Ottantamila euro per il piano ammezzato di Palazzo Libertà, che ospiterà l’associazione “Immaginare Orlando”

Il progetto di Palazzo Libertà ha un valore di 80mila euro e i lavori inizieranno a maggio. L'ex casa del custode diventerà un polo culturale

Ottantamila euro per il piano ammezzato di Palazzo Libertà, che ospiterà l’associazione “Immaginare Orlando”

La Giunta comunale di Bergamo ha dato il via libera definitivo al progetto esecutivo per la riqualificazione del piano ammezzato di Palazzo Libertà. L’intervento punta a recuperare i locali dell’ex casa del custode, attualmente degradati, per trasformarli in una sede operativa destinata ad attività sociali e culturali.

L’operazione è resa possibile dal fondamentale contributo della Fondazione A.J. Zaninoni, che finanzierà interamente i costi dei lavori, permettendo all’associazione “Immaginare Orlando” di stabilirsi permanentemente in uno degli edifici simbolo della città per proseguire il proprio impegno sui temi dell’identità di genere e dell’inclusione.

Dettagli tecnici e nuovi servizi

Il progetto, dal valore di 80mila euro, non si limiterà alla creazione dei nuovi uffici per l’associazione. Gli spazi saranno infatti rifunzionalizzati per ospitare una biglietteria e un info point strategici per tutti gli eventi del palazzo, a supporto della programmazione curata dalla cooperativa Lab80. I lavori prevedono il consolidamento strutturale dei solai, il rifacimento degli impianti e la sostituzione degli infissi per migliorare l’efficienza energetica.

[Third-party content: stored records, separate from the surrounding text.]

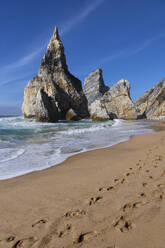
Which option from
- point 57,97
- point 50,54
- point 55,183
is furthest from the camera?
point 50,54

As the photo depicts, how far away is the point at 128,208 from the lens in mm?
2416

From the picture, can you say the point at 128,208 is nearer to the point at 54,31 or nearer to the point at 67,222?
the point at 67,222

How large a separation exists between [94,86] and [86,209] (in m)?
65.8

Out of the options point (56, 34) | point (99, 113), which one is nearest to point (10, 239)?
point (99, 113)

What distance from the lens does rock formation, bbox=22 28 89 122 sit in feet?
117

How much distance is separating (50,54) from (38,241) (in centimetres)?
4401

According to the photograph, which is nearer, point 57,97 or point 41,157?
point 41,157

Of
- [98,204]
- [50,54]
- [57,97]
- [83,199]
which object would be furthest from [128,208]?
[50,54]

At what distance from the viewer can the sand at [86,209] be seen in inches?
74.4

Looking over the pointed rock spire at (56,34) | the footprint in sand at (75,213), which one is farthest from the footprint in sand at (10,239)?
the pointed rock spire at (56,34)

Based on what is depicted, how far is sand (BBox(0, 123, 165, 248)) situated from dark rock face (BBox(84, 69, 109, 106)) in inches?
2384

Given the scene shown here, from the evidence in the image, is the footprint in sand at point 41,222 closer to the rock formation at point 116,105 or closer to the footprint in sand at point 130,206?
the footprint in sand at point 130,206

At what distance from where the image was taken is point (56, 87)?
122 feet

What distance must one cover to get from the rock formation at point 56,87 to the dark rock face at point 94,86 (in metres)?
21.4
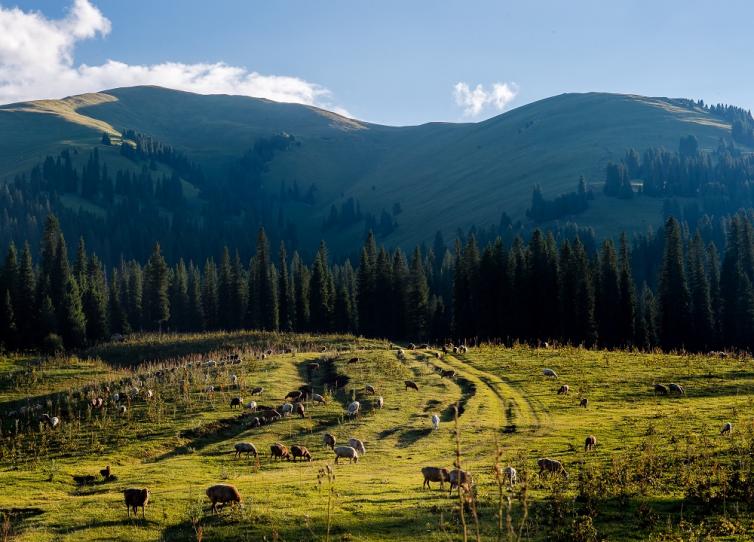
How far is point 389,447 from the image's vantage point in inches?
1390

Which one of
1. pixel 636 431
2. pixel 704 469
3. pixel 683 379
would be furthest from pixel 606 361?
pixel 704 469

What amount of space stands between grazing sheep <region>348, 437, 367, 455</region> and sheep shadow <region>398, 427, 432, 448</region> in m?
2.59

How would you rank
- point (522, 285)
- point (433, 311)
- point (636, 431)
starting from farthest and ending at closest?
point (433, 311), point (522, 285), point (636, 431)

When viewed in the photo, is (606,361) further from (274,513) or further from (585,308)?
(274,513)

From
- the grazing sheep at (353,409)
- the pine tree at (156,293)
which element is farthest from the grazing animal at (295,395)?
the pine tree at (156,293)

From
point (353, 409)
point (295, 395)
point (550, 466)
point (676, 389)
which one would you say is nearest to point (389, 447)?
point (353, 409)

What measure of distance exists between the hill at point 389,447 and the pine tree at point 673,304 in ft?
115

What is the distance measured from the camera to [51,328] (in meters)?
94.1

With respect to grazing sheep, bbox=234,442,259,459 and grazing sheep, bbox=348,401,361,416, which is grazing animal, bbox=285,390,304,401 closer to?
grazing sheep, bbox=348,401,361,416

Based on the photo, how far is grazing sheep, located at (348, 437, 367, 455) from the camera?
1334 inches

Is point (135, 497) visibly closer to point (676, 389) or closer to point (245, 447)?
point (245, 447)

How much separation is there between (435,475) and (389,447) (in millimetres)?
9914

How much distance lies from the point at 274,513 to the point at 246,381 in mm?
28579

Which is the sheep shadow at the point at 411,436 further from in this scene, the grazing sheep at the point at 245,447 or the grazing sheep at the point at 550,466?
the grazing sheep at the point at 550,466
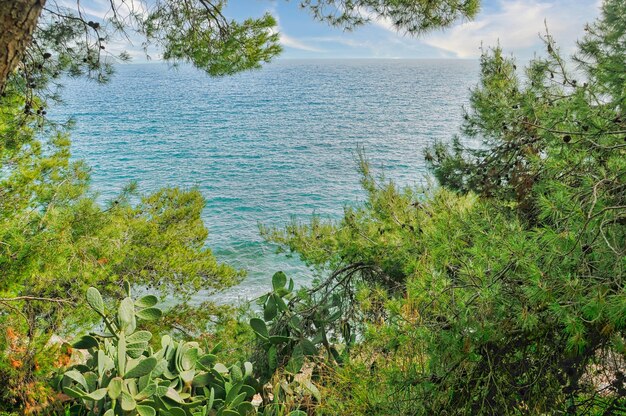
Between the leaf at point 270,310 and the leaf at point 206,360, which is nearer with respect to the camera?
the leaf at point 206,360

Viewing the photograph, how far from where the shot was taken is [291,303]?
13.6ft

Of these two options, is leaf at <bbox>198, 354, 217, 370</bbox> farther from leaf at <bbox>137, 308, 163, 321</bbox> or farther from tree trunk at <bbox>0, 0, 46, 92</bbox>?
tree trunk at <bbox>0, 0, 46, 92</bbox>

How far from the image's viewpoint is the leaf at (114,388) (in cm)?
243

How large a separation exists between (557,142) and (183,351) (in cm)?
247

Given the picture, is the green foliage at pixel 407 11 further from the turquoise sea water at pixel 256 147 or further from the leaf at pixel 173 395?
the leaf at pixel 173 395

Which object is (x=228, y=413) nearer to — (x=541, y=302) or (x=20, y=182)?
(x=541, y=302)

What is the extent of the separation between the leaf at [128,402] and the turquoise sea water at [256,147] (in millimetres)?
3269

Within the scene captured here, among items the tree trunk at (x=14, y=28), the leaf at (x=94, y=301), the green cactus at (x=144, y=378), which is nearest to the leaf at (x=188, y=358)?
the green cactus at (x=144, y=378)

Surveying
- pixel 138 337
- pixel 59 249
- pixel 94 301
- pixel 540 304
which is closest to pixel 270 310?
pixel 138 337

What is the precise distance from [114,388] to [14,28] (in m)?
1.81

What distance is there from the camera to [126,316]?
285 centimetres

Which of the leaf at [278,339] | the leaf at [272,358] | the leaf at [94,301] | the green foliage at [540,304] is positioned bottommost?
the leaf at [272,358]

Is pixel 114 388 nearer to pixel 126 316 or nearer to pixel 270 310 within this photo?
pixel 126 316

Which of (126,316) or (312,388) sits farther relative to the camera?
(312,388)
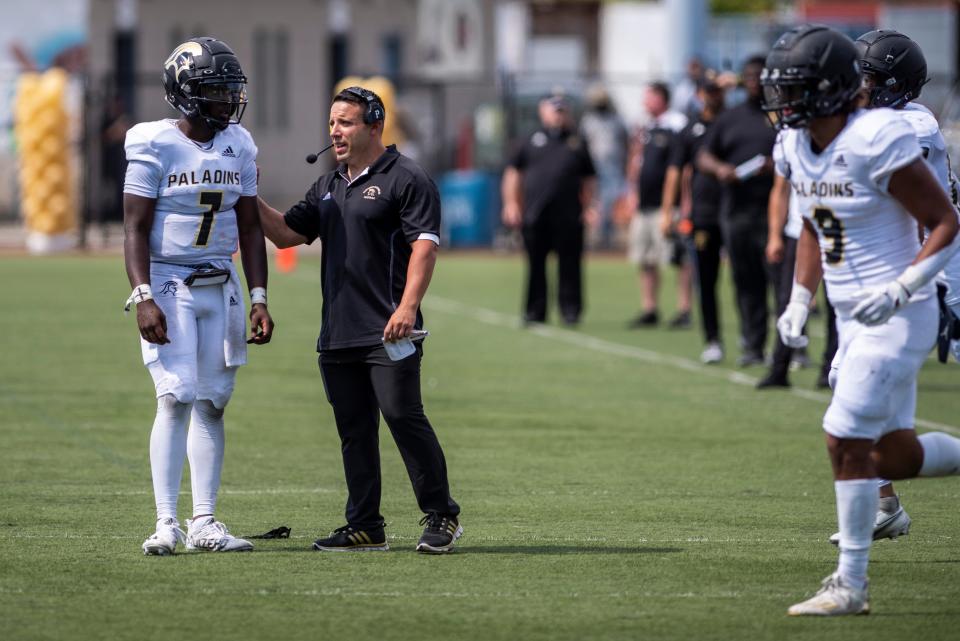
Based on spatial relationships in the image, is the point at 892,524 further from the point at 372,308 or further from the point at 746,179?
the point at 746,179

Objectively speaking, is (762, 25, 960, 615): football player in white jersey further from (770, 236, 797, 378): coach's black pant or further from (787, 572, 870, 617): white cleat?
(770, 236, 797, 378): coach's black pant

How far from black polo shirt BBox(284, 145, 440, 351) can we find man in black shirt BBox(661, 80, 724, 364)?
737 centimetres

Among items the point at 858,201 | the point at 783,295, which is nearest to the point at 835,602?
the point at 858,201

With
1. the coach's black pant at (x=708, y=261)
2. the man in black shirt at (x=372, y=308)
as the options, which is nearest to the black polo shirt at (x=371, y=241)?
the man in black shirt at (x=372, y=308)

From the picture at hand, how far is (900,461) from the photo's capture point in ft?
20.8

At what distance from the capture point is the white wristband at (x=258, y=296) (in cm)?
735

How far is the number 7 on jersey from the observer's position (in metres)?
7.19

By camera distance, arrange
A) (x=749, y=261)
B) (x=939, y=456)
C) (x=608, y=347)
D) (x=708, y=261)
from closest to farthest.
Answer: (x=939, y=456) → (x=749, y=261) → (x=708, y=261) → (x=608, y=347)

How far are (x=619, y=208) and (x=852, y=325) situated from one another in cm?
2407

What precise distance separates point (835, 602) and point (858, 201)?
1.42 meters

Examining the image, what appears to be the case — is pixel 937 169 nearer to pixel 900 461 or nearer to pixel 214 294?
pixel 900 461

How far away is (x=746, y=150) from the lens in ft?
44.9

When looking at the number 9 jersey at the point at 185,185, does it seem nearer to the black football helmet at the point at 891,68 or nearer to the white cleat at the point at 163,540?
the white cleat at the point at 163,540

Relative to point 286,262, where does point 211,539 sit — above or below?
above
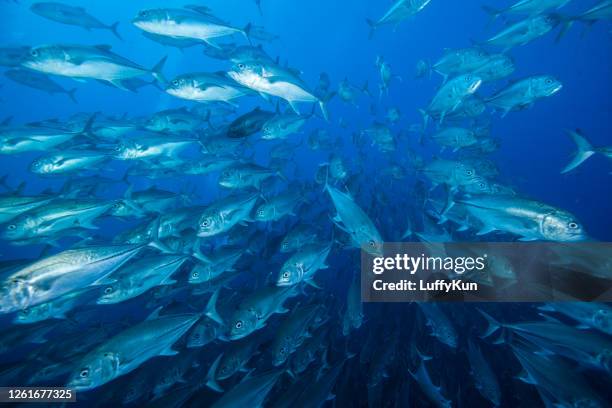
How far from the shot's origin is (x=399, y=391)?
425cm

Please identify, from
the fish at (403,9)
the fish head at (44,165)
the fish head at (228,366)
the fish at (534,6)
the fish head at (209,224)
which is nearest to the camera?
the fish head at (228,366)

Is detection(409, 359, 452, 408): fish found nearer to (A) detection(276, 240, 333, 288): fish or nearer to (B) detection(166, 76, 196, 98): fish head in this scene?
(A) detection(276, 240, 333, 288): fish

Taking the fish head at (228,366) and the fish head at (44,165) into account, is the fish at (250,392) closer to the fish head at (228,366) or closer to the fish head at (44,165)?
the fish head at (228,366)

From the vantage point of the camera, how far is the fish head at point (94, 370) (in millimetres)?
2754

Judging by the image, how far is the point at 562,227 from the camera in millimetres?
3150

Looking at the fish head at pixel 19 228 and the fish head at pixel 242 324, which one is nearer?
the fish head at pixel 242 324

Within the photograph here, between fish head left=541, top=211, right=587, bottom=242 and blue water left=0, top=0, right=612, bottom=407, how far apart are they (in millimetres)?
390

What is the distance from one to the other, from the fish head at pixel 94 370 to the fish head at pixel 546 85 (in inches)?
252

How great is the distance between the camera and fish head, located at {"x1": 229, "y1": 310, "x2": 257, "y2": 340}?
371 cm

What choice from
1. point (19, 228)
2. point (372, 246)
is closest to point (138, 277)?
point (19, 228)

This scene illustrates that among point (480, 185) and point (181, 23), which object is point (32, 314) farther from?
point (480, 185)

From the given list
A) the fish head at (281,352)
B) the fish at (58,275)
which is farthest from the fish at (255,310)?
the fish at (58,275)

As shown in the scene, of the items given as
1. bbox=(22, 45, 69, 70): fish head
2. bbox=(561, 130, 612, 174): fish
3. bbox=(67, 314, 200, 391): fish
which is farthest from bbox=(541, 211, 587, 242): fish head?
bbox=(22, 45, 69, 70): fish head

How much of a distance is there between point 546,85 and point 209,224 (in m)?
5.36
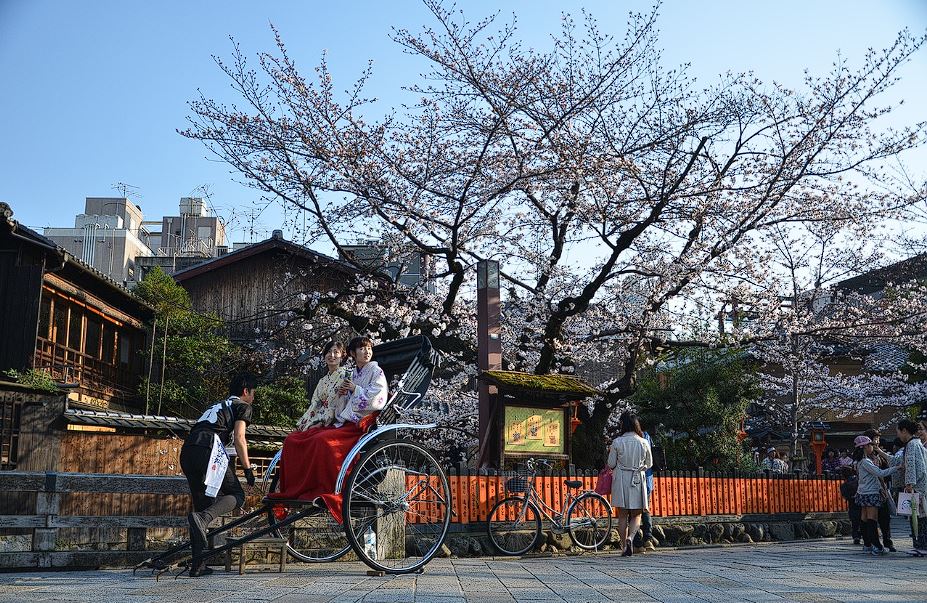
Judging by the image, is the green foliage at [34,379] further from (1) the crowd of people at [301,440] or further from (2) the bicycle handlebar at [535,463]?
(1) the crowd of people at [301,440]

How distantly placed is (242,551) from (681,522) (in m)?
7.75

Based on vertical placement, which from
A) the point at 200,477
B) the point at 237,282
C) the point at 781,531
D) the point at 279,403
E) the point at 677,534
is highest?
the point at 237,282

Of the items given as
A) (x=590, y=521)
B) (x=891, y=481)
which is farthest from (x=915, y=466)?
(x=590, y=521)

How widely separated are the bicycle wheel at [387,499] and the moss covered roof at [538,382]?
8.73 ft

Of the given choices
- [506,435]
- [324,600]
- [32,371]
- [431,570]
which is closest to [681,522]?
[506,435]

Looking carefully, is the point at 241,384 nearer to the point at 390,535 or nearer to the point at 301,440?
the point at 301,440

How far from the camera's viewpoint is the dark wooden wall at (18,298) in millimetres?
17531

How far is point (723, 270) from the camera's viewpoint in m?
14.4

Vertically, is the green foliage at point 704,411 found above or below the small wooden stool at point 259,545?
above

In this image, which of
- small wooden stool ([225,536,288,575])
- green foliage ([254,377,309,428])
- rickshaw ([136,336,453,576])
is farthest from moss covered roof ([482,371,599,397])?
green foliage ([254,377,309,428])

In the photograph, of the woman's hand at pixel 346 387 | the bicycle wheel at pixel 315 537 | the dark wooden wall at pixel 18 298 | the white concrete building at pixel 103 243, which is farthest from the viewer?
the white concrete building at pixel 103 243

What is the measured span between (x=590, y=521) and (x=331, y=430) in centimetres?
521

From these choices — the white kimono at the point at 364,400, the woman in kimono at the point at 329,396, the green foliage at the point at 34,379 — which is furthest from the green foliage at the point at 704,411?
the green foliage at the point at 34,379

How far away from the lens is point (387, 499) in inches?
241
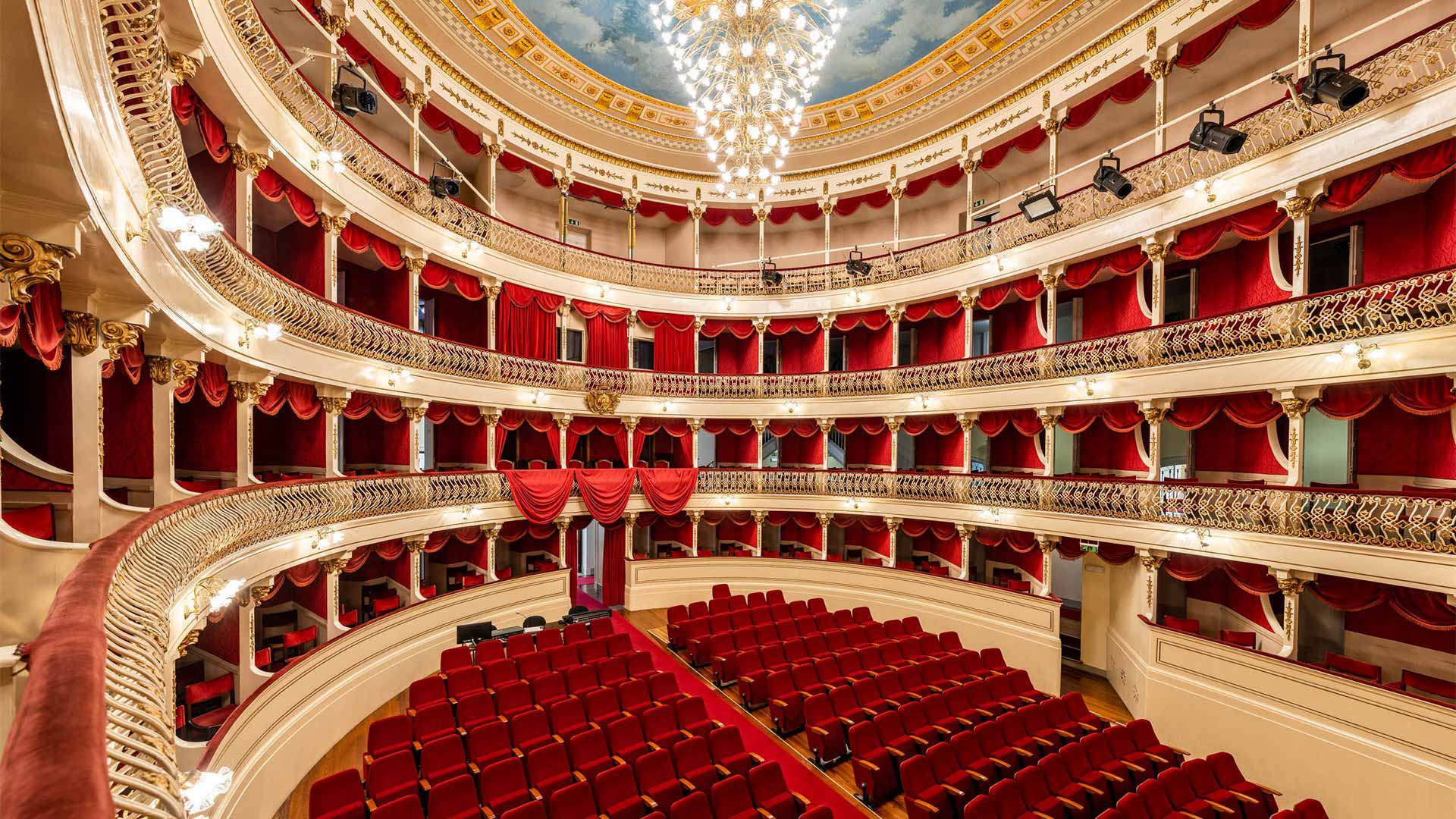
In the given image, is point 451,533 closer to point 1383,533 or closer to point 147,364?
point 147,364

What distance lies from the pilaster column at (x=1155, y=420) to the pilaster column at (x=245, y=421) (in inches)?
557

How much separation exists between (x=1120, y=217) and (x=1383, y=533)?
6.75 metres

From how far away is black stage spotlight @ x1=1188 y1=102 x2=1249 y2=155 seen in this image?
9156mm

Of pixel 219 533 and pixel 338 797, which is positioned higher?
pixel 219 533

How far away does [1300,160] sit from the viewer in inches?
377

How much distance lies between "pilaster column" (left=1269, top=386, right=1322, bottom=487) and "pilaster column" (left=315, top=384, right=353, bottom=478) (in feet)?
48.5

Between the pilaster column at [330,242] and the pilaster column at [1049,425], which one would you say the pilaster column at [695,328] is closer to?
the pilaster column at [1049,425]

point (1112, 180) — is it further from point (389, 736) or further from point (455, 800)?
point (389, 736)

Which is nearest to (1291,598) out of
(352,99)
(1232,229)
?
(1232,229)

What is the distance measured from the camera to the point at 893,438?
17000 mm

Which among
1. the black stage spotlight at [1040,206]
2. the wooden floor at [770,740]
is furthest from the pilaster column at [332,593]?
the black stage spotlight at [1040,206]

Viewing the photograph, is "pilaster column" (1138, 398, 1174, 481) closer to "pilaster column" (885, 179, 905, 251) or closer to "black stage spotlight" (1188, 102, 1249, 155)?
"black stage spotlight" (1188, 102, 1249, 155)

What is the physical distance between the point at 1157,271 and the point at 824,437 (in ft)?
28.5

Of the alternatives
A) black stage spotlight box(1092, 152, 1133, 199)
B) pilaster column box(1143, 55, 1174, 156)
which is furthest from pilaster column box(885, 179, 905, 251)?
pilaster column box(1143, 55, 1174, 156)
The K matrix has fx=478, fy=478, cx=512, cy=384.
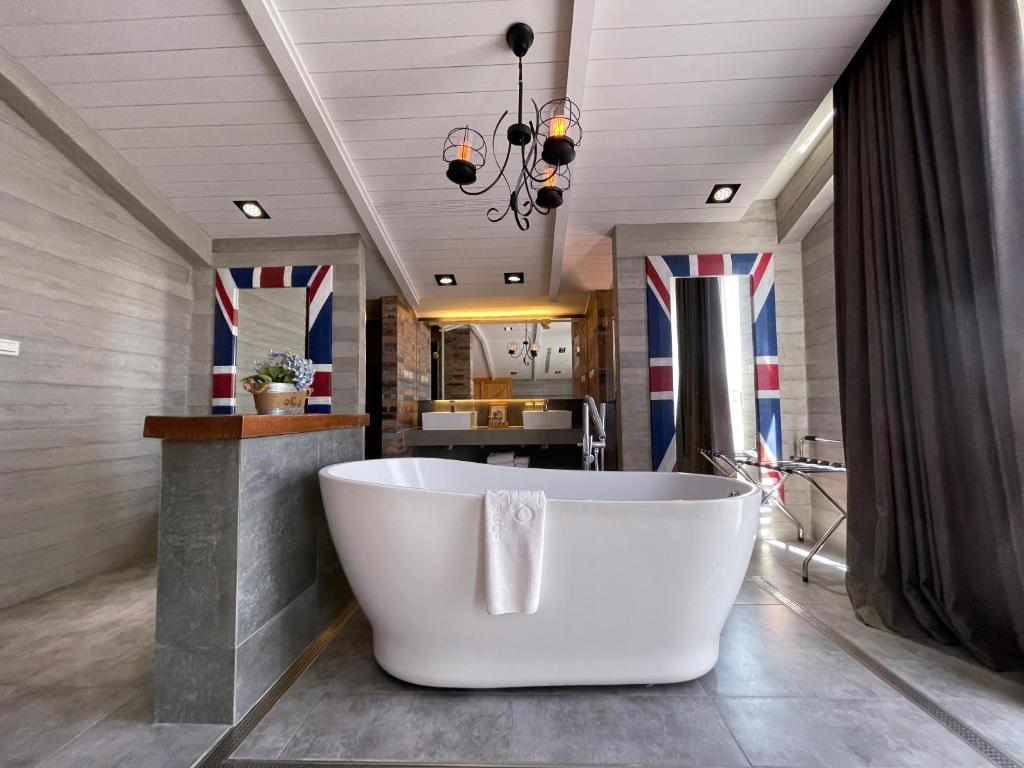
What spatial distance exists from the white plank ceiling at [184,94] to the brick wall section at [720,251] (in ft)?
6.31

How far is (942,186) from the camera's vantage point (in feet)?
5.44

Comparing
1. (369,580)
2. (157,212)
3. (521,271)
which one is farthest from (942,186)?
(157,212)

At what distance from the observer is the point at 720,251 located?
329 centimetres

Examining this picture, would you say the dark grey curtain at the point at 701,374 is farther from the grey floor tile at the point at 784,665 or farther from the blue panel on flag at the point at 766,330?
the grey floor tile at the point at 784,665

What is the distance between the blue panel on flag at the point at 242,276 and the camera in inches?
135

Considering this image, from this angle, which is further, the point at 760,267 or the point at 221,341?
the point at 221,341

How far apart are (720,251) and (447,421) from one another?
269 centimetres

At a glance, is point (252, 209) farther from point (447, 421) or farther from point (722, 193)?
point (722, 193)

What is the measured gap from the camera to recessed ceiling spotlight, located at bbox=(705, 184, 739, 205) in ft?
9.50

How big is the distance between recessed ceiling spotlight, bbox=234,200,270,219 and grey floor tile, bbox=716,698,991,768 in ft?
11.4

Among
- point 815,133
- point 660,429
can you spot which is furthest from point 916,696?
point 815,133

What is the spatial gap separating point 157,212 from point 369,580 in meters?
2.76

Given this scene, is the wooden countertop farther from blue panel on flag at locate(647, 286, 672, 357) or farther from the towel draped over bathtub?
blue panel on flag at locate(647, 286, 672, 357)

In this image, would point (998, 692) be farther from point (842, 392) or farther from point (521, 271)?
point (521, 271)
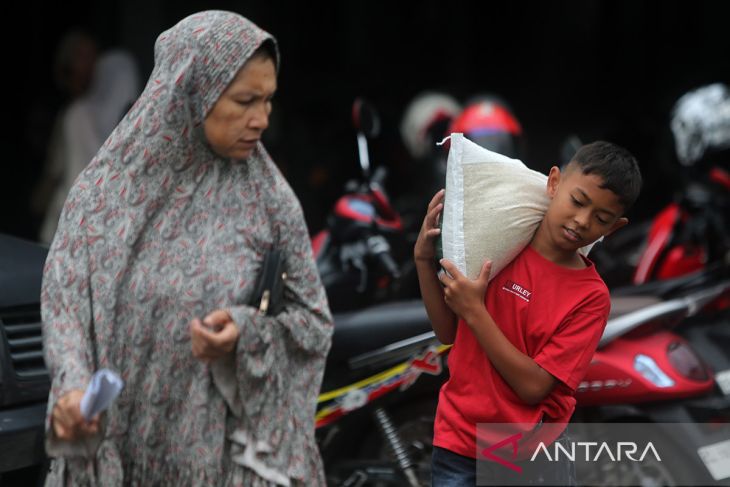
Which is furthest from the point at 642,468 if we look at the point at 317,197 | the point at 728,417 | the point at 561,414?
the point at 317,197

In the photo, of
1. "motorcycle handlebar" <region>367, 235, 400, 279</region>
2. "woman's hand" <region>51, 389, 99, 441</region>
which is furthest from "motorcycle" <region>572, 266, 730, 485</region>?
"woman's hand" <region>51, 389, 99, 441</region>

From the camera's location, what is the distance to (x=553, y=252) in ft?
8.98

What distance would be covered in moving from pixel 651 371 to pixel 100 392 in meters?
2.17

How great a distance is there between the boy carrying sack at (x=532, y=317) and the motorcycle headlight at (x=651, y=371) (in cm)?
129

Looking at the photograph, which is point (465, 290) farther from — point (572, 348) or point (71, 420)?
point (71, 420)

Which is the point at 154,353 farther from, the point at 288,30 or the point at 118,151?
the point at 288,30

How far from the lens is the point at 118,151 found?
9.53 ft

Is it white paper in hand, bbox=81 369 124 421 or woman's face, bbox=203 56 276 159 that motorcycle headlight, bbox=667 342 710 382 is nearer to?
woman's face, bbox=203 56 276 159

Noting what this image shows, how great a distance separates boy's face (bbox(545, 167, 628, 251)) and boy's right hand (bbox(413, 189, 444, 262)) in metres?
0.29

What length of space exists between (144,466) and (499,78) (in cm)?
778

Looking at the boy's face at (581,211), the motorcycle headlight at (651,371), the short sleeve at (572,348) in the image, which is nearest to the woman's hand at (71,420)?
the short sleeve at (572,348)

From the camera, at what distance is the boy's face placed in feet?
8.52

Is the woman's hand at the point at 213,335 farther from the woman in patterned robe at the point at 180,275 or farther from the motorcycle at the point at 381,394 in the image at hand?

Particolare cura è stata dedicata al rispetto del valore storico dell’immobile: ogni modifica è stata approvata dalla Soprintendenza, seguendo criteri di reversibilità e minimo intervento architettonico.

Una casa per le associazioni e la cultura

Questo intervento si inserisce nel più ampio piano di rigenerazione di Palazzo Libertà, che ha già visto il recupero dell’auditorium e della Sala dell’Orologio. L’assessore Francesco Valesini ha sottolineato come questo passaggio rafforzi la vocazione dell’edificio quale “contenitore culturale” d’eccellenza.

Soddisfazione espressa anche dalla presidente della Fondazione Zaninoni, Pia Locatelli, che ha inserito l’opera nel progetto “Dare Casa”, iniziativa volta a offrire stabilità e radicamento a realtà associative che operano sul territorio. Il cantiere aprirà a maggio e i lavori dovrebbero concludersi in circa tre mesi.